> [Task]
Pictures in the records should not be copied, but every other part must be repeated exactly.

[Stored items from a collection]
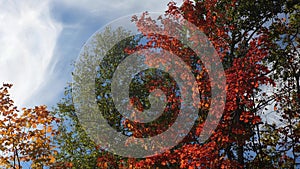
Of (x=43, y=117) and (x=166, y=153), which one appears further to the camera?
(x=166, y=153)

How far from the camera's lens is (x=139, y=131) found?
18359 millimetres

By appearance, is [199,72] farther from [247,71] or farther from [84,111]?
[84,111]

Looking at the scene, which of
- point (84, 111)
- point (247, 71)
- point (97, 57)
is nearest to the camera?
point (247, 71)

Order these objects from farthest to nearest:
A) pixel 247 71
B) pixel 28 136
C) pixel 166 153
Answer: pixel 166 153
pixel 28 136
pixel 247 71

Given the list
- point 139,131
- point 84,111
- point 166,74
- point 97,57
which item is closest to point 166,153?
point 139,131

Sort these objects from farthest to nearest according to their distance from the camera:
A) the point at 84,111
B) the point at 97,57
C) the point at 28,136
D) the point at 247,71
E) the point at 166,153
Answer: the point at 97,57 → the point at 84,111 → the point at 166,153 → the point at 28,136 → the point at 247,71

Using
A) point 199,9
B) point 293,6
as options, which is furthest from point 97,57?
point 293,6

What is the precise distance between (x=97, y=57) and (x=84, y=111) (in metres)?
4.06

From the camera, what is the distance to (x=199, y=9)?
17.8 m

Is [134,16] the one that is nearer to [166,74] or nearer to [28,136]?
[166,74]

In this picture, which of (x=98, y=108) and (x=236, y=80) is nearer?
(x=236, y=80)

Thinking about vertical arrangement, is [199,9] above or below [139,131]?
above

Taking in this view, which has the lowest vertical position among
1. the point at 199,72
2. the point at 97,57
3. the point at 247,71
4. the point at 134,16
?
the point at 247,71

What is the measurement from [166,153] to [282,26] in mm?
8076
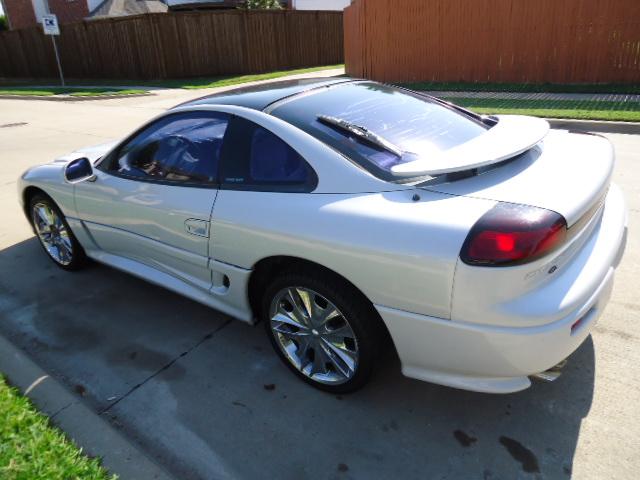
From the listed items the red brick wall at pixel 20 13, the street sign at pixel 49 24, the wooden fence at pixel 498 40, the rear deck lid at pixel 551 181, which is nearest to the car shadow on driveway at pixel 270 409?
the rear deck lid at pixel 551 181

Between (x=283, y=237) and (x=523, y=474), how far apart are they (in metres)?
1.50

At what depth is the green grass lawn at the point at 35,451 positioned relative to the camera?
2246mm

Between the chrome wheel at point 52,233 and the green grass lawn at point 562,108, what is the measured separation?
24.7 ft

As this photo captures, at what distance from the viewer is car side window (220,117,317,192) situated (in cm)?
256

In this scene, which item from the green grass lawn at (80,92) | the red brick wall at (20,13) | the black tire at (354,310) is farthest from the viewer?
Result: the red brick wall at (20,13)

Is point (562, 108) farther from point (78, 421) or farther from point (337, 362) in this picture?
point (78, 421)

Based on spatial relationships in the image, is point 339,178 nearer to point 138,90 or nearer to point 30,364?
point 30,364

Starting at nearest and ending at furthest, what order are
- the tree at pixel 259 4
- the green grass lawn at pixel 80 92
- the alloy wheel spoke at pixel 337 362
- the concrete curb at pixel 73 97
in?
the alloy wheel spoke at pixel 337 362, the concrete curb at pixel 73 97, the green grass lawn at pixel 80 92, the tree at pixel 259 4

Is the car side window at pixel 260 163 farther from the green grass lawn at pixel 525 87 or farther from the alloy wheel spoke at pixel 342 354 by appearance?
the green grass lawn at pixel 525 87

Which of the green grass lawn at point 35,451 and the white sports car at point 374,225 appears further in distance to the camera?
the green grass lawn at point 35,451

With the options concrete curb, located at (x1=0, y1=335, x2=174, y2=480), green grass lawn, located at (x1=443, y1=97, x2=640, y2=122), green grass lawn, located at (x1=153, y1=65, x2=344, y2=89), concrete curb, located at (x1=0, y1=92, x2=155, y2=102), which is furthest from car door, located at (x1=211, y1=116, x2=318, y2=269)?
green grass lawn, located at (x1=153, y1=65, x2=344, y2=89)

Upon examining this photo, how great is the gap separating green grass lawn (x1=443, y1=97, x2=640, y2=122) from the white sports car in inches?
252

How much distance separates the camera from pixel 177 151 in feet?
10.7

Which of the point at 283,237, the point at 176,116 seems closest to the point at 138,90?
Result: the point at 176,116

> [Solution to this exercise]
Of (x=43, y=117) and (x=166, y=153), which one appears further to the camera?
(x=166, y=153)

How far from the camera's lens is (x=139, y=131) found?
18359 millimetres

By appearance, is [199,72] farther from [247,71] or farther from [84,111]?
[84,111]

Looking at the scene, which of
- point (84, 111)
- point (247, 71)
- point (97, 57)
is nearest to the camera?
point (247, 71)

Order these objects from farthest to nearest:
A) pixel 247 71
B) pixel 28 136
C) pixel 166 153
Answer: pixel 166 153
pixel 28 136
pixel 247 71

Given the list
- point 139,131
- point 84,111
- point 166,74
- point 97,57
which item is closest to point 166,153?
point 139,131

Sort these objects from farthest to nearest according to their distance from the camera:
A) the point at 84,111
B) the point at 97,57
C) the point at 28,136
D) the point at 247,71
E) the point at 166,153
Answer: the point at 97,57 → the point at 84,111 → the point at 166,153 → the point at 28,136 → the point at 247,71

Using
A) point 199,9
B) point 293,6
as options, which is furthest from point 97,57?
point 293,6

What is the precise distance between (x=97, y=57) and (x=84, y=111) (in metres)?
4.06

From the camera, what is the distance to (x=199, y=9)?
17.8 m

Is [134,16] the one that is nearer to [166,74] or nearer to [28,136]?
[166,74]

In this picture, which of (x=98, y=108) and (x=236, y=80) is nearer?
(x=236, y=80)

Thinking about vertical arrangement, is [199,9] above or below [139,131]?
above

Taking in this view, which has the lowest vertical position among
1. the point at 199,72
2. the point at 97,57
3. the point at 247,71
4. the point at 134,16
?
the point at 247,71

What is the measurement from [166,153] to [282,26] in mm?
8076
From the listed items the red brick wall at pixel 20 13, the street sign at pixel 49 24, the wooden fence at pixel 498 40, the rear deck lid at pixel 551 181, which is nearest to the car shadow on driveway at pixel 270 409?
the rear deck lid at pixel 551 181

Between (x=283, y=237) and (x=523, y=474), how far apart are they (in metres)?
1.50

At what depth is the green grass lawn at the point at 35,451 positioned relative to the camera?
2246mm

Between the chrome wheel at point 52,233 and the green grass lawn at point 562,108, what is the measured separation?
24.7 ft

As this photo captures, at what distance from the viewer is car side window (220,117,317,192) situated (in cm)?
256

In this scene, which item from the green grass lawn at (80,92) | the red brick wall at (20,13) | the black tire at (354,310) is farthest from the viewer?
Result: the red brick wall at (20,13)

Is point (562, 108) farther from point (78, 421) or farther from point (337, 362) in this picture?
point (78, 421)

Based on spatial relationships in the image, is point 339,178 nearer to point 138,90 or nearer to point 30,364?
point 30,364

Starting at nearest and ending at furthest, what order are
- the tree at pixel 259 4
- the green grass lawn at pixel 80 92
- the alloy wheel spoke at pixel 337 362
- the concrete curb at pixel 73 97
in?
the alloy wheel spoke at pixel 337 362, the concrete curb at pixel 73 97, the green grass lawn at pixel 80 92, the tree at pixel 259 4

Is the car side window at pixel 260 163 farther from the green grass lawn at pixel 525 87 or farther from the alloy wheel spoke at pixel 342 354 by appearance?
the green grass lawn at pixel 525 87

Which of the green grass lawn at point 35,451 and the white sports car at point 374,225 appears further in distance to the camera?
the green grass lawn at point 35,451

With the options concrete curb, located at (x1=0, y1=335, x2=174, y2=480), green grass lawn, located at (x1=443, y1=97, x2=640, y2=122), green grass lawn, located at (x1=153, y1=65, x2=344, y2=89), concrete curb, located at (x1=0, y1=92, x2=155, y2=102), which is furthest from car door, located at (x1=211, y1=116, x2=318, y2=269)?
green grass lawn, located at (x1=153, y1=65, x2=344, y2=89)

Upon examining this photo, how great is the gap separating green grass lawn (x1=443, y1=97, x2=640, y2=122) from the white sports car in inches?
252

How much distance separates the camera from pixel 177 151 in feet?
10.7

Which of the point at 283,237, the point at 176,116 seems closest to the point at 138,90?
Result: the point at 176,116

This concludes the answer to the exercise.